## Stated goal
Repeat the lines from the start of the lines through the line holding "3. the patch", inclusive, and leave the pictures out of your answer.

## Stored records
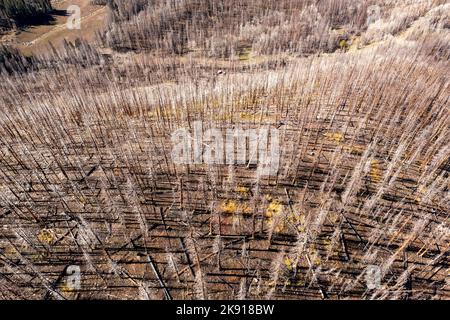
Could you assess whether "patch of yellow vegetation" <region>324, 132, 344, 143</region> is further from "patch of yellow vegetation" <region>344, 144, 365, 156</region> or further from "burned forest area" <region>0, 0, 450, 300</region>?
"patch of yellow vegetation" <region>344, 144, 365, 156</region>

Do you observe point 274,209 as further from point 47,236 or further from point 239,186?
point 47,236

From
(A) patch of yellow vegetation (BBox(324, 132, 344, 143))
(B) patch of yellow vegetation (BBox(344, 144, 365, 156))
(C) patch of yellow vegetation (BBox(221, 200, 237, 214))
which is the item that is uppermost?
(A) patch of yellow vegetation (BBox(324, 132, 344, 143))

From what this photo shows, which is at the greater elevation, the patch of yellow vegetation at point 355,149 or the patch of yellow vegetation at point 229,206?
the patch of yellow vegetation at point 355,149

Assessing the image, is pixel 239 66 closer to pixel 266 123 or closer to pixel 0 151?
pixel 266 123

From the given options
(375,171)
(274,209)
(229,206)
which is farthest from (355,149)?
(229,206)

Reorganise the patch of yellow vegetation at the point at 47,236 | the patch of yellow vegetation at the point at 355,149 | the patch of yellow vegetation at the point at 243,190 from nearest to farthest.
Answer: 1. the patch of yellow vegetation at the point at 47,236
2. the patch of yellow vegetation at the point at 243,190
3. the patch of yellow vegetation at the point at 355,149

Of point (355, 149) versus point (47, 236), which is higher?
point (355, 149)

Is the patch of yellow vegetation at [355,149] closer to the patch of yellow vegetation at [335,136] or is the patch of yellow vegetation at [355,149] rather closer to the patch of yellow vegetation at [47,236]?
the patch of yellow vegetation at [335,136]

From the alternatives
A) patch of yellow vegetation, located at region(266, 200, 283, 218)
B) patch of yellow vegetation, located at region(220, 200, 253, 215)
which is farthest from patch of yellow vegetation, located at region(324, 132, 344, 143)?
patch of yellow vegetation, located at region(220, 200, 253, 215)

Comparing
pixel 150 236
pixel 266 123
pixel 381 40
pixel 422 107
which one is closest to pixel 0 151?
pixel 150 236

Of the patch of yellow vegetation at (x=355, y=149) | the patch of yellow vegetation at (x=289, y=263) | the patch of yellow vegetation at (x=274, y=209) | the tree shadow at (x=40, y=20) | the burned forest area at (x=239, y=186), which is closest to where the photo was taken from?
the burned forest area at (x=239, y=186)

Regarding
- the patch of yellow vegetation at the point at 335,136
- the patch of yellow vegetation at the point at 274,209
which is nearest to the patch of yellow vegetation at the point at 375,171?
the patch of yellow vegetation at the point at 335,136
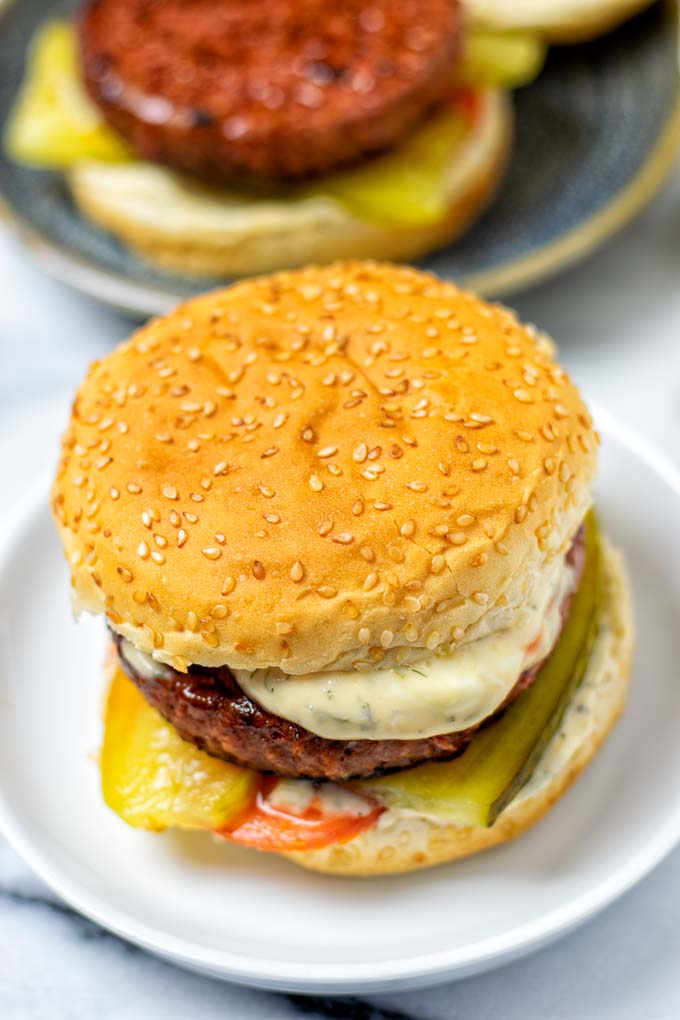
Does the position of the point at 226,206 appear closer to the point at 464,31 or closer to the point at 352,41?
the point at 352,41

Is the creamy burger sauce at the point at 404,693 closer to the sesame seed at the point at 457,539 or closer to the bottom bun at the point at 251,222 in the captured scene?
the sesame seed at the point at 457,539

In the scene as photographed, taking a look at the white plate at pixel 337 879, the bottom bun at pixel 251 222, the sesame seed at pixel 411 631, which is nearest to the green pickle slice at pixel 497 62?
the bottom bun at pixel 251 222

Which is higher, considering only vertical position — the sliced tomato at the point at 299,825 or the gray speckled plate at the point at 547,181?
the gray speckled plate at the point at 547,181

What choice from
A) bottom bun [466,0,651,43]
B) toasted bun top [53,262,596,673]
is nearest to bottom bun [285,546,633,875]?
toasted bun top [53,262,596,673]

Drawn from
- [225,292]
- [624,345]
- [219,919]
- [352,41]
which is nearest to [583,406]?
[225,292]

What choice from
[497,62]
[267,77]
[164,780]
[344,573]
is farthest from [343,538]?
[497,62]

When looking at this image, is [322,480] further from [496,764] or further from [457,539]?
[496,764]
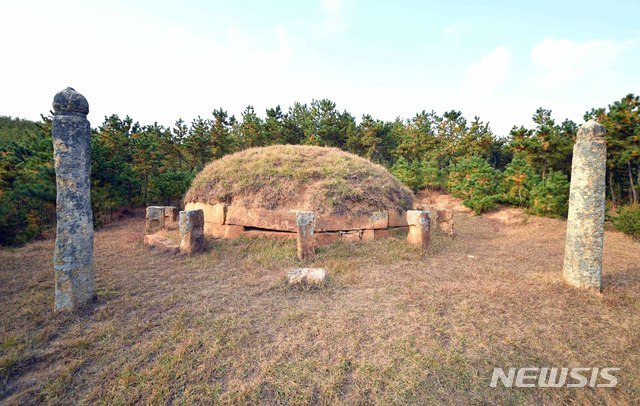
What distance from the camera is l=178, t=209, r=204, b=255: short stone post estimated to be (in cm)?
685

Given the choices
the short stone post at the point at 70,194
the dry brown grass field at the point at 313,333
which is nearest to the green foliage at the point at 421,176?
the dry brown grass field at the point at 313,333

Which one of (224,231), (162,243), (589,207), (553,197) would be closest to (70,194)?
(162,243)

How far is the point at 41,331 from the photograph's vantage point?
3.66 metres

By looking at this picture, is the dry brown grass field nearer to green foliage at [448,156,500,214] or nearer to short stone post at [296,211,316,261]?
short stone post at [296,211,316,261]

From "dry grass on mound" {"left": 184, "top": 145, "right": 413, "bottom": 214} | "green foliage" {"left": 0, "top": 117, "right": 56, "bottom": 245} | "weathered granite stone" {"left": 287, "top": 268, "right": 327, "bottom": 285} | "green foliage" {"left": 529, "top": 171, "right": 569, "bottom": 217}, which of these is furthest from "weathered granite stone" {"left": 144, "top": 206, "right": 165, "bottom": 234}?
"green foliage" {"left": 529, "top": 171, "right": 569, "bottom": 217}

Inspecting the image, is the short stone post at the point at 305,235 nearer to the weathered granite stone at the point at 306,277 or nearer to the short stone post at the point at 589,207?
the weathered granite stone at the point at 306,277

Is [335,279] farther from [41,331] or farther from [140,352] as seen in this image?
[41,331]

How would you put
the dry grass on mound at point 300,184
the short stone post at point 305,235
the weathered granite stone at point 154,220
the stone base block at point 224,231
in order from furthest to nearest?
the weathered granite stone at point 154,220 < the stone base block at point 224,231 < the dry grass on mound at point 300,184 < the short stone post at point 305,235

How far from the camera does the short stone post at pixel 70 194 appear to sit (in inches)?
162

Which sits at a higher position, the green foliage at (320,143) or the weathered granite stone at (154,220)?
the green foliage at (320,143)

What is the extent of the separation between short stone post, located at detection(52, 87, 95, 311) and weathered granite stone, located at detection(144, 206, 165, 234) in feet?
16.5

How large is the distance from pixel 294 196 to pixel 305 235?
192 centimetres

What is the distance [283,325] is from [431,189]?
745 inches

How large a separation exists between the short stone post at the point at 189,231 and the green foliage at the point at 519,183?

## Completed exercise
Could you assess whether "patch of yellow vegetation" <region>324, 132, 344, 143</region> is further from "patch of yellow vegetation" <region>344, 144, 365, 156</region> or further from "burned forest area" <region>0, 0, 450, 300</region>?
"patch of yellow vegetation" <region>344, 144, 365, 156</region>

Do you observe point 274,209 as further from point 47,236 or further from point 239,186?
point 47,236

From
(A) patch of yellow vegetation (BBox(324, 132, 344, 143))
(B) patch of yellow vegetation (BBox(344, 144, 365, 156))
(C) patch of yellow vegetation (BBox(221, 200, 237, 214))
which is the item that is uppermost?
(A) patch of yellow vegetation (BBox(324, 132, 344, 143))

From what this photo shows, which is at the greater elevation, the patch of yellow vegetation at point 355,149 or the patch of yellow vegetation at point 229,206?
the patch of yellow vegetation at point 355,149

Assessing the image, is pixel 239 66 closer to pixel 266 123 or closer to pixel 0 151?
pixel 266 123

From the given options
(375,171)
(274,209)
(229,206)
which is farthest from (355,149)?
(229,206)

Reorganise the patch of yellow vegetation at the point at 47,236 | the patch of yellow vegetation at the point at 355,149 | the patch of yellow vegetation at the point at 243,190 from nearest to farthest.
Answer: 1. the patch of yellow vegetation at the point at 47,236
2. the patch of yellow vegetation at the point at 243,190
3. the patch of yellow vegetation at the point at 355,149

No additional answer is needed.